Sigma70 factor plays a crucial role in prokaryotes and regulates the transcription of most of the housekeeping genes. One of the major challenges is to predict the sigma70 promoter or sigma70 factor binding site with high precision. In this study, we trained and evaluate our models on a dataset consists of 741 sigma70 promoters and 1,400 non-promoters. We have generated a wide range of features around 8,000, which includes Dinucleotide Auto-Correlation, Dinucleotide Cross-Correlation, Dinucleotide Auto Cross-Correlation, Moran Auto-Correlation, Normalized Moreau-Broto Auto-Correlation, Parallel Correlation Pseudo Tri-Nucleotide Composition, etc.
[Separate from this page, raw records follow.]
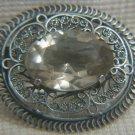 Captivating Sterling silver brooch Eretz-Israel 1930-40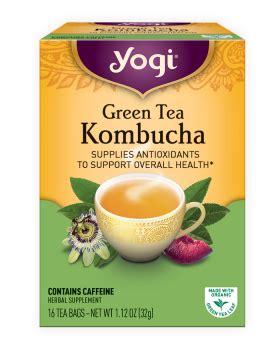 Detox Tea Vs Green Tea by Green Tea Detox Tea Herbal Teas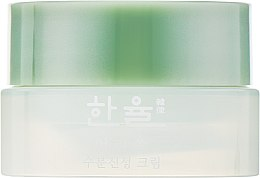Духи, Парфюмерия, косметика Успокаивающий и увлажняющий крем - Hanyul Pure Artemisia Watery Calming Cream (мини)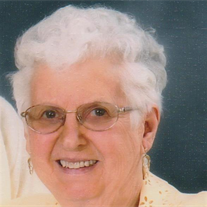 Lillian I.  Thayer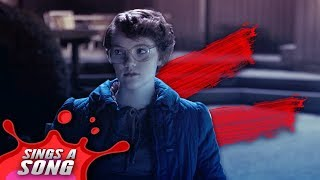 Barb Sings A Song (Stranger Things Parody)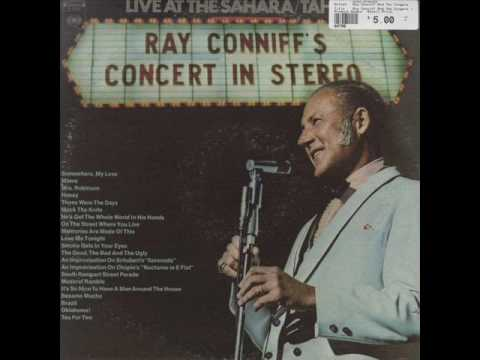 Ray Conniff, His Orchestra and Chorus - Concert In Stereo (1969)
Our SVM based model achieved maximum accuracy 97.38% with AUROC 0.99 on training dataset, using 200 most relevant features. In order to check the robustness of the model, we have tested our model on the independent dataset made by using RegulonDB10.8, which included 1,134 sigma70 and 638 non-promoters, and able to achieve accuracy of 90.41% with AUROC of 0.95. Our model successfully predicted constitutive promoters with accuracy of 81.46% on an independent dataset. We have developed a method, Sigma70Pred, which is available as webserver and standalone packages at https://webs.iiitd.edu.in/raghava/sigma70pred/. The services are freely accessible.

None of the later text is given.